Science and Technology News

Tuesday, September 8, 2015

Carter to Visit Boeing, DARPA on Technology Tour



By Jim Garamone DoD News, Defense Media Activity

WASHINGTON, September 8, 2015 — Defense Secretary Ash Carter will travel to St. Louis tomorrow to speak with workers at Boeing and to kick off the Defense Advanced Research Projects Agency’s “Wait, What? Forum,” Pentagon Press Secretary Peter Cook said today.

The trip allows the defense secretary to highlight the many ways private advanced technology firms can work with the department, Cook said.

Carter is scheduled to visit Boeing’s operations, visit with leaders and workers and thank the employees for their contributions to the technological advantage the American military enjoys today, the press secretary said.

Carter will then deliver remarks to open the “Wait What?” Future Technology forum organized by DARPA. “This forum is a first of its kind outreach event, bringing together 1,200 scientists, engineers and innovators from across the country to generate new ideas and foster collaboration with the Department of Defense,” he said.

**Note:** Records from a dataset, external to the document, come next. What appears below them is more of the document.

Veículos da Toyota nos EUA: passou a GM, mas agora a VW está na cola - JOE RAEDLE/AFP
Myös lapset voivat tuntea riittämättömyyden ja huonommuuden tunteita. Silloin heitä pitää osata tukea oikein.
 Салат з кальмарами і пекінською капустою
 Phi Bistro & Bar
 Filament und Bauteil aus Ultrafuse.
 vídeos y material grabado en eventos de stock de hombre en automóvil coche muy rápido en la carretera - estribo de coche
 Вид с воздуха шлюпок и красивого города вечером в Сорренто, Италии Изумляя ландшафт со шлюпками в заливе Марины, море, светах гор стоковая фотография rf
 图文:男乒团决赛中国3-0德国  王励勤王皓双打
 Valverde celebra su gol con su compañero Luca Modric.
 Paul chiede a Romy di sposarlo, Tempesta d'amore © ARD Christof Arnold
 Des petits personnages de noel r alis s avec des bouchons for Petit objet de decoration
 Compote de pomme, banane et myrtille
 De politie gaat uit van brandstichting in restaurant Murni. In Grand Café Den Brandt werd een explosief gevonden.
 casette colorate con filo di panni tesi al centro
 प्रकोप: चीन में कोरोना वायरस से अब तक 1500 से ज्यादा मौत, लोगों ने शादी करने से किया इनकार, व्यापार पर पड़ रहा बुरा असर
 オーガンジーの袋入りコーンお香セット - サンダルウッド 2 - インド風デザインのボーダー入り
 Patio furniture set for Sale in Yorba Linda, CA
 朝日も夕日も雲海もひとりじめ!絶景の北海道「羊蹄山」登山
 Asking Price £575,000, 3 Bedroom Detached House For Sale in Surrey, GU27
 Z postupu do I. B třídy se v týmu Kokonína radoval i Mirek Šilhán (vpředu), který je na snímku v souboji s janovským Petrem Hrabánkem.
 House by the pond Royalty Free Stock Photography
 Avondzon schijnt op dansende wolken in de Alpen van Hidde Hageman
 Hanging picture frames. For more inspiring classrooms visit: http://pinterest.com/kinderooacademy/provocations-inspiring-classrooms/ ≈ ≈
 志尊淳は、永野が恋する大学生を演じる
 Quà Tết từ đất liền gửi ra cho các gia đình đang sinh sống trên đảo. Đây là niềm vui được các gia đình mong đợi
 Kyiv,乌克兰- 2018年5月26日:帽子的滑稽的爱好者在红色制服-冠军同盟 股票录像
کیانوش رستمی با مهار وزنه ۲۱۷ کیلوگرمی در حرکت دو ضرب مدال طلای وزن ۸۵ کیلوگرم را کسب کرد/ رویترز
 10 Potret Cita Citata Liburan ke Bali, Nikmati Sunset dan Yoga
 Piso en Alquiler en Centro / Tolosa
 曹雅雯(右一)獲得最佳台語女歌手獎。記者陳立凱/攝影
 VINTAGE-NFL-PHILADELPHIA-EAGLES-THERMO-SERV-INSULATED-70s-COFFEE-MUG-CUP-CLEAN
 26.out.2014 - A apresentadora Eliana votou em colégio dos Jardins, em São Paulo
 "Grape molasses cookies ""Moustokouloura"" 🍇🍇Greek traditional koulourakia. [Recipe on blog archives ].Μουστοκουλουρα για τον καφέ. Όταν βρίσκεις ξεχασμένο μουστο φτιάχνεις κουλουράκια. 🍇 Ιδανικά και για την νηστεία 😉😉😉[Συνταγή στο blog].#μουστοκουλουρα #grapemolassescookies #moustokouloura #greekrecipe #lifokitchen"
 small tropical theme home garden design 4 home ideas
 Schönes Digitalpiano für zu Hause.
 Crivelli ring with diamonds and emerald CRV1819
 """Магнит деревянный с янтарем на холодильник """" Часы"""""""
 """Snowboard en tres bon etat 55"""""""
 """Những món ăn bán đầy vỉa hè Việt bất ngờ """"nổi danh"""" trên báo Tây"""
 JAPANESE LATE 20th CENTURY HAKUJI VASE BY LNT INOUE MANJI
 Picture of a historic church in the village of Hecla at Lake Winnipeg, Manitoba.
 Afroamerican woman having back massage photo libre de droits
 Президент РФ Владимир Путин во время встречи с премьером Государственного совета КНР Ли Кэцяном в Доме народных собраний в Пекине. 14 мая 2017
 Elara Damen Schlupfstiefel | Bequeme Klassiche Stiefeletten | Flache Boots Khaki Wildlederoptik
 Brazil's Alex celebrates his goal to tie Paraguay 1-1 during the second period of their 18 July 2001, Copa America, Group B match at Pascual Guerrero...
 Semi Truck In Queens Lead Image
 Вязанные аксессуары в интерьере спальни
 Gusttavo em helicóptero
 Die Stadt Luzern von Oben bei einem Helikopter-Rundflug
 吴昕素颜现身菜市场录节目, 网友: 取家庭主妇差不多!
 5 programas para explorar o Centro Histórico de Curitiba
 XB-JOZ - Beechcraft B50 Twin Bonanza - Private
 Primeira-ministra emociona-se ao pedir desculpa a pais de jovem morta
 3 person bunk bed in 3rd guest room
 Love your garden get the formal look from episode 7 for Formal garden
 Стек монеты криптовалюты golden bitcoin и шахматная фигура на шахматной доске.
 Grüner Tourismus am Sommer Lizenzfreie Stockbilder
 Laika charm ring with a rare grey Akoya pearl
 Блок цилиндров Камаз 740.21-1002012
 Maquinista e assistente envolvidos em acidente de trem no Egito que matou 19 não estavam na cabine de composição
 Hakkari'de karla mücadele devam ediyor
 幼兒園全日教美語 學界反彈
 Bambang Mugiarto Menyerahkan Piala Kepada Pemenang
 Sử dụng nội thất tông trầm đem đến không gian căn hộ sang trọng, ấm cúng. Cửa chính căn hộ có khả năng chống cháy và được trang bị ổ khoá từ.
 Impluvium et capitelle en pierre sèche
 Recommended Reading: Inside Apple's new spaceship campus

Carter will lunch with some of the agency’s rising stars, Cook said, “and he’ll also spend some time seeing first hand some of the new technologies DARPA is developing and he’ll be meeting with some of the folks behind those technologies while he is there.”

The trip continues the defense secretary’s emphasis on opening doors to innovation and new ways of doing business, the press secretary said. Carter has visited Silicon Valley twice since he has been in office, and in both visits he emphasized the importance of maintaining the U.S. military’s technological edge.

Cook said that people should view tomorrow’s trip -- and the secretary’s previous trips -- as a sign “from this secretary of defense and this Department of Defense that we’re open for business and we are eager to do business with any company, any innovators out there who might have technology that could bolster the warfighter, bolster this department going forward.”

As well-equipped as the U.S. military is today, there are still opportunities for new technologies, Cook said. DoD still seeks “to grab onto new technology, new ideas that perhaps people hadn’t yet considered.”